[FLINK-28861][table] Make UID generation behavior configurable and plan-only by default
What is the purpose of the change
This PR fixes two critical bugs in the stream operator UID generation of Table API.
- Not deterministic UID: Due to changes for FLIP-190, every operator generated by the planner gets a UID assigned in master. However, the UID is based on a static counter that might return different results depending on the environment. Thus, UIDs are not deterministic and make stateful restores impossible e.g. when going from 1.15.0 -> 1.15.1.
This PR restores the old pre-1.15 behavior for regular Table API. It only adds UIDs if the operator has been created from a compiled plan. A compiled plan makes the UIDs static and thus deterministic.
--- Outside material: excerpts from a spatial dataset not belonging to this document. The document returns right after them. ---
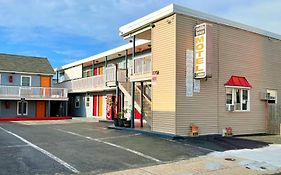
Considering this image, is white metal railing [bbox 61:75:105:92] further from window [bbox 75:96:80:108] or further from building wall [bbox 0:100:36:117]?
building wall [bbox 0:100:36:117]

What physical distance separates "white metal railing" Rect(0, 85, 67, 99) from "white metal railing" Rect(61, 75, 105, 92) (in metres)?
1.75

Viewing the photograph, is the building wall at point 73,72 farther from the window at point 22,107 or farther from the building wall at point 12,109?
the window at point 22,107

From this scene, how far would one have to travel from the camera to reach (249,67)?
17.7 metres

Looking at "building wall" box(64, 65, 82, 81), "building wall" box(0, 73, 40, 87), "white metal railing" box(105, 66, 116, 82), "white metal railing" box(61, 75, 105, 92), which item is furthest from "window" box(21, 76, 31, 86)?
"white metal railing" box(105, 66, 116, 82)

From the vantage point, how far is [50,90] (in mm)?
31797

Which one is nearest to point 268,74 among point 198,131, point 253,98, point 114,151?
point 253,98

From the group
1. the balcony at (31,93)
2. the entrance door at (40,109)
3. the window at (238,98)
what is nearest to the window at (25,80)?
the entrance door at (40,109)

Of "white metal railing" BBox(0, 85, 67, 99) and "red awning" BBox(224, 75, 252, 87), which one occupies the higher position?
"red awning" BBox(224, 75, 252, 87)

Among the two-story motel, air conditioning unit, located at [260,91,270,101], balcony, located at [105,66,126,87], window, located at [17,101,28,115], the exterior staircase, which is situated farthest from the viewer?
window, located at [17,101,28,115]

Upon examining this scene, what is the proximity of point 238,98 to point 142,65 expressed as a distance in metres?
5.56

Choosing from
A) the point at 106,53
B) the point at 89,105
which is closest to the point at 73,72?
the point at 89,105

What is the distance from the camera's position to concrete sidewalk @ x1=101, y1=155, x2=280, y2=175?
Result: 8383 millimetres

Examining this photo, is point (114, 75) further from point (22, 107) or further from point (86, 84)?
point (22, 107)

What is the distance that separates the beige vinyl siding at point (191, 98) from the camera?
14.7 meters
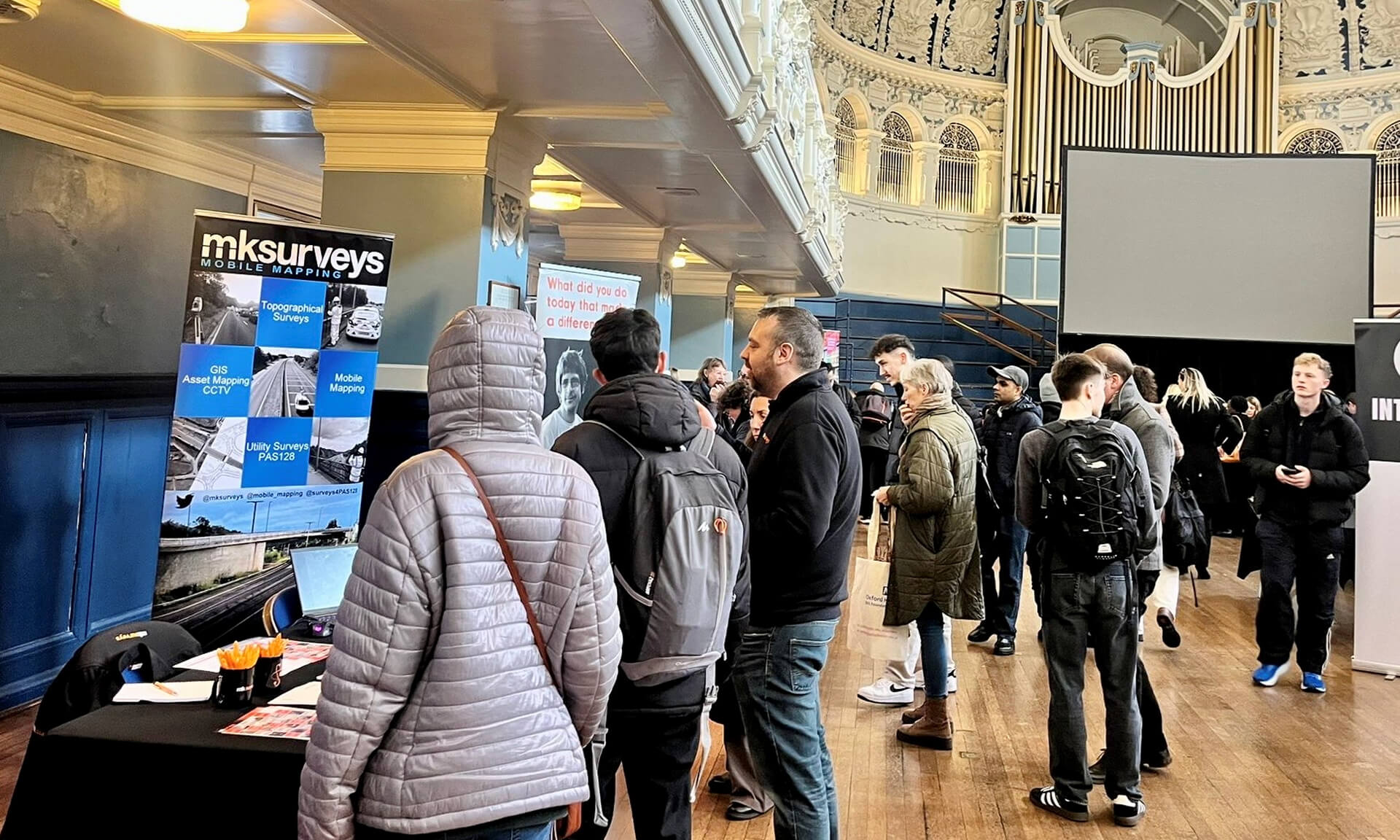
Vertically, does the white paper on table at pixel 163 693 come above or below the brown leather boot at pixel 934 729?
above

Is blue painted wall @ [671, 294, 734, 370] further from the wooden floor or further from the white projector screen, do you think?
the wooden floor

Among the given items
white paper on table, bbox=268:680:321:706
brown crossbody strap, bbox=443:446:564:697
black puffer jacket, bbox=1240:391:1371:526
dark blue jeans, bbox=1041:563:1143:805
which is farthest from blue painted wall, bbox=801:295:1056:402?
brown crossbody strap, bbox=443:446:564:697

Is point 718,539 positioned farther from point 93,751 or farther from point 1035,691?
point 1035,691

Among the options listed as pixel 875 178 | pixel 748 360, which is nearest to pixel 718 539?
pixel 748 360

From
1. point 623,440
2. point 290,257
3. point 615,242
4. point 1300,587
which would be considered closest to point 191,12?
point 290,257

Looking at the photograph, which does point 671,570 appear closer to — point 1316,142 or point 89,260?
point 89,260

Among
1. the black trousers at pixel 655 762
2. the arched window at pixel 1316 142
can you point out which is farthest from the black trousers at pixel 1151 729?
the arched window at pixel 1316 142

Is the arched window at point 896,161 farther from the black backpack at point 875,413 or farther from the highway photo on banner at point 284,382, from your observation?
the highway photo on banner at point 284,382

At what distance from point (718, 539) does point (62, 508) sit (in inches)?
133

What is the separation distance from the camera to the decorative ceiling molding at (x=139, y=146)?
157 inches

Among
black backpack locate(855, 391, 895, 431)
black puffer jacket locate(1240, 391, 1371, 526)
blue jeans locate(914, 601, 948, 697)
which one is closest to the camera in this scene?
blue jeans locate(914, 601, 948, 697)

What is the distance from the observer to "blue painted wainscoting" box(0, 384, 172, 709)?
3.88m

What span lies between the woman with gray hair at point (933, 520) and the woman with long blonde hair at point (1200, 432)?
444 centimetres

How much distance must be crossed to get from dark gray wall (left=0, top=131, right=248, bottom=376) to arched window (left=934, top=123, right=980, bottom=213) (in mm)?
14240
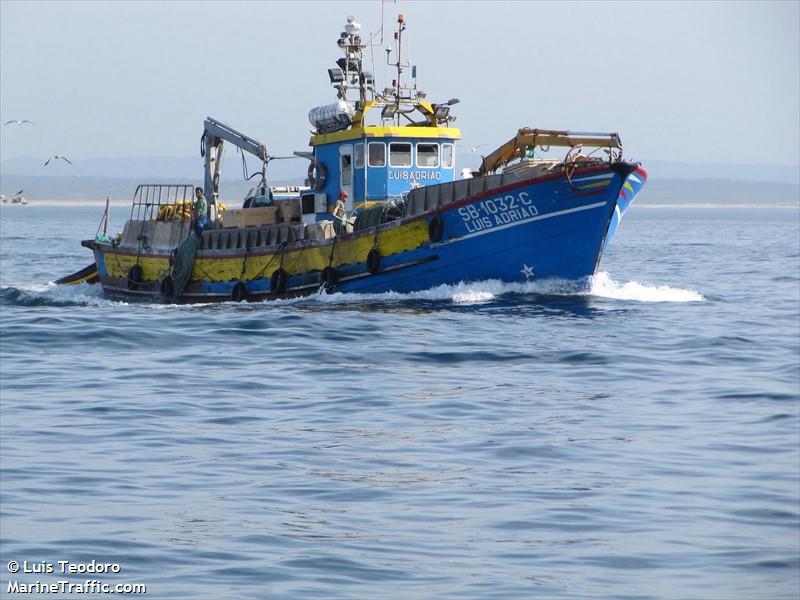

- UID format limits migrations: The current UID is not future-proof for migrations. The ExecNode version should not be in the UID, otherwise, operator migration won't be possible once plan migration is executed. See the FLIP-190 example that drops a version in the plan, once operator migration has been performed. Given that the plan feature is marked as @Experimental, this change should still be possible without providing backwards compatibility. The second commit will not be backported to 1.15 as it would make upgrades within a patch version impossible. Breaking the compatibility across minor versions should be fine as we don't provide state compatibility for SQL yet. A new config option allows to restore the UID format of 1.15 and allows for more flexibility around UIDs in general.
Brief change log
- Introduce config options for when to add UID and how the format looks like
- Propagate information through the planner whether compilation is the source of the translation
Verifying this change
This change added tests and can be verified as follows:
TransformationsTest
Does this pull request potentially affect one of the following parts:
- Dependencies (does it add or upgrade a dependency): no
- The public API, i.e., is any changed class annotated with
@Public(Evolving): yes - The serializers: no
- The runtime per-record code paths (performance sensitive): no
- Anything that affects deployment or recovery: JobManager (and its components), Checkpointing, Kubernetes/Yarn, ZooKeeper: no
- The S3 file system connector: no
Documentation
- Does this pull request introduce a new feature? no
- If yes, how is the feature documented? JavaDocs
CI report:
- f8d74475ca90c19fc8c9c62df2074f4ddf253b2a Azure: SUCCESS
Bot commands
The @flinkbot bot supports the following commands:@flinkbot run azurere-run the last Azure build
I found a nicer approach and will push an update soon.
Thanks for the review @zentol. Next to the necessity to pass around the isCompile flag, I found another issue due to the fact that transformations can be caches in a transient variable. In the end, I found a way nicer solution by just moving the flag a call higher in the planning phase. The code looks much cleaner now, I also added an additional test. Please have another look.